Humans are good at all sorts. And different people, adept at many different things. There's so many countless things to know and learn in the world. What we have is an incredible base point for learning, from which we can add most any desired skills. Then billions of bodies in the population that wander around for years learning countless different skills. You put us all together in a society and you get a system that is incredibly effective.
I feel our AI training probably needs to head in the same sort of direction.
We make a very capable 'base model' like GPT is. But way, way smaller by trying to curate the data to make it as small and efficient as possible. Only using the most useful data for the specific purpose of being this base platform.
Some data like basic programming, language skills, logic puzzles, maths I imagine is always useful. The key would be in working out specifically what data is best to use. It would be a treacherous job sifting through all the available data to do this though, it would be best to automate it with tests of smaller models if that is possible to do. A number of people in the field are now starting to see and say this. That the quality of the data is key and of utmost importance, not necessarily the quantity of data. However, more data is still always better and useful if it is of the right quality for a desired task. It's a fine balancing act.
But then the hard part that we can't really do yet: have the ability to add further data to said model without having to fully retrain the model. This, I believe, will be one of the most important breakthroughs for the field if it's managed. What would be even better is if you could have such a small and efficient base model separate and potentially local and then you simply download modules that are trained for specific roles. That can be easily swapped out or mixed and matched on top of your base model.
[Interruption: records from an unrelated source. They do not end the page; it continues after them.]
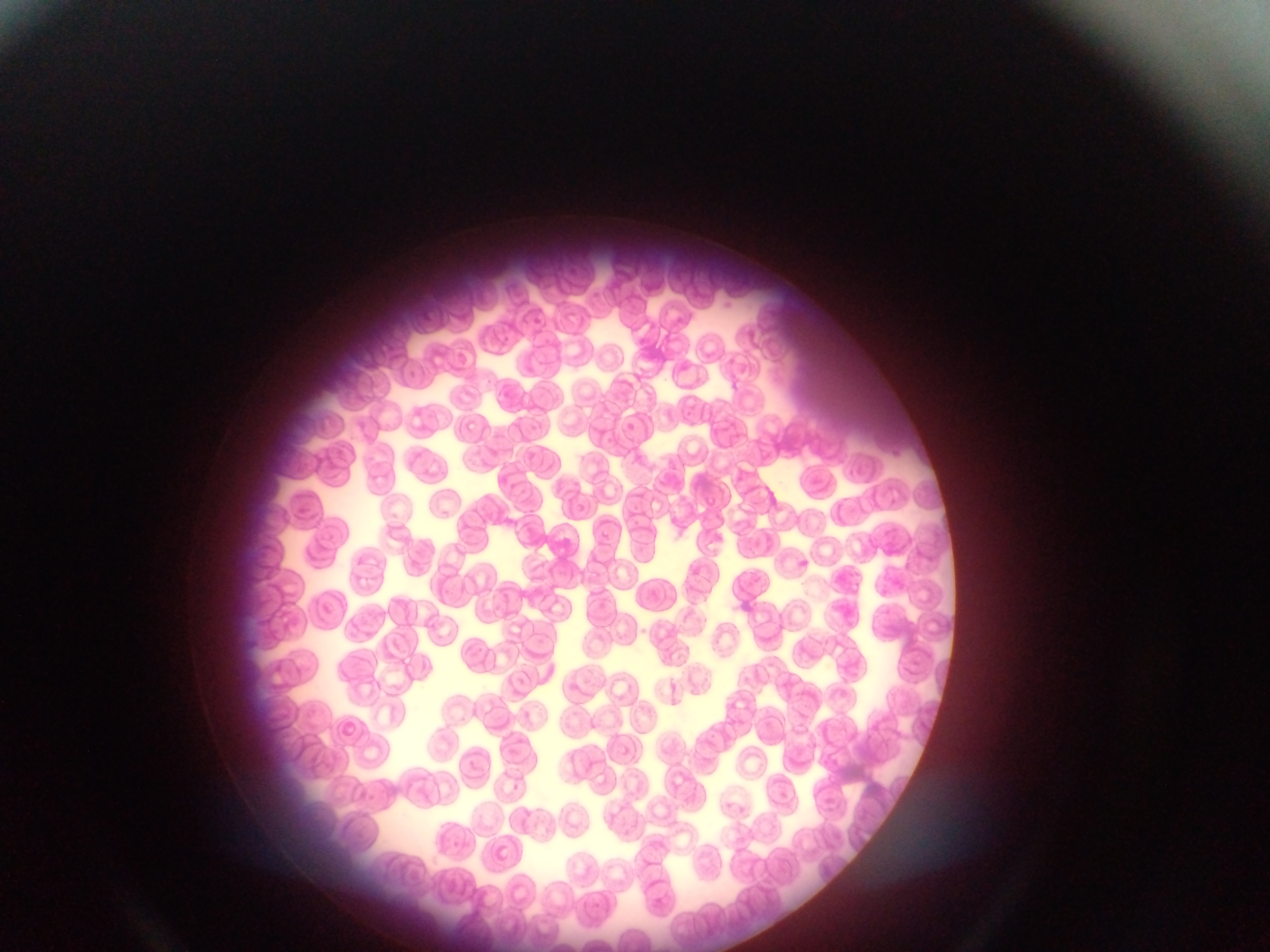
Approximate bounding boxes as [left, top, right, bottom] in pixels. Malaria parasite locations: [528, 315, 544, 326], [621, 421, 638, 438], [595, 528, 614, 546], [512, 783, 523, 795] | approximate [x, y] pixel centers of objects too small to bound: [472, 762], [786, 793]. Mobile-phone photograph taken through the microscope. Collected in Ghana. Single field of view. Thin blood film. Image is 1270×952 pixels.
State which parasite is depicted.
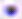

Toxoplasma gondii.

Photomicrograph. Captured at 400x magnification.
Identify the parasite.
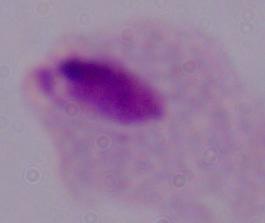

A trichomonad.

Micrograph. Captured at 1000x magnification.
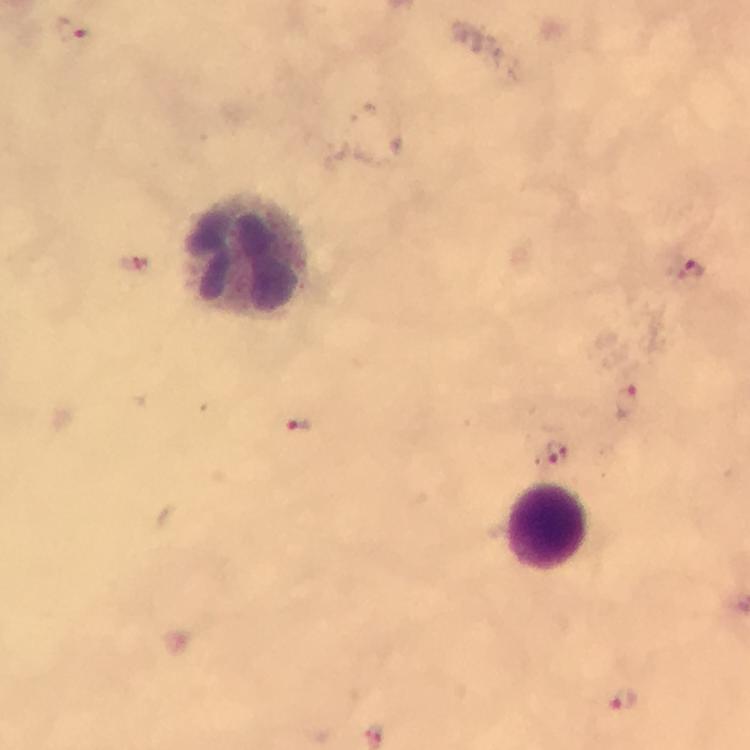

context = from a diagnostic examination for malaria
capture = smartphone photograph through a microscope
magnification = 100x
leukocyte locations = approximate centers as {x, y} in pixels: {247, 252}, {547, 527}
preparation = thick smear
cropped from = a single field of view
immersion oil = applied
stain = Giemsa
image size = 750×750 pixels
Plasmodium parasite locations = approximate centers as {x, y} in pixels: {68, 31}, {690, 271}, {627, 404}, {298, 425}, {556, 454}, {623, 700}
Name the cell type shown.
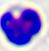
A leukocyte.

Summary:
  - Modality: micrograph
  - Magnification: 400x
If we could do that then we could branch the AI off into countless different specialised AI models. Like a 'Doctor GPT' which is fed a mountain of medical data and any other data that might be transferably useful. You curate the data to the specific task that you want the model to be proficient at, as this will create the best and most efficient model for that purpose.
I see this as the future we will arrive at. You'll have a Doctor GPT, Electrician GPT, Geography Teacher GPT, Biology Teacher GPT, Lawyer GPT, etcetera. Just think of it like training towards the specific jobs that people currently do. What we have in society is a good and efficient working system.
Once we have the data that is curated for specific roles, we can keep adding to it and fine-tuning it, and if the base model ever gets updated and improved, we can just use that same data again on top of the new base model to retrain.
I see all this as the best way forward as it is a way more efficient system and much smaller in size to potentially keep or download locally. It greatly increases the chances of us being able to have local models on our PCs or smartphones that are actually truly capable and even world-leading in their domain. I can foresee these fine-tuned smaller models soon being more capable than the much larger general models like GPT in their perspective field.
But things like our current GPT will still be highly important and useful. Some jobs or roles will be more difficult to be specifically targeted though, but they could still be done through an additional separate, non-specialised and more general model. Things like a CEO GPT or an Investing GPT or an Inventor GPT or a Writer GPT or a Conversational GPT to be people's friend. They just likely need to be more generalised, like GPT is now, to perform such roles. This is indeed kind of what is being built now and why we see current models being best suited to these sorts of tasks.
It is more difficult to ascertain what data will be more useful to such roles. You could ask yourself: what exact knowledge would a model have to have in order to be a good friend and interesting for you specifically to talk to? You would want it to know about certain things and talk in a certain way to you whilst also not wanting it talking about certain things and talking in a wrong way to you. Care should still be taken to try and remove useless data from the training set as huge gains can still be made by doing so but it's rather hard to say exactly what such general models should really be capable of and be trained to know.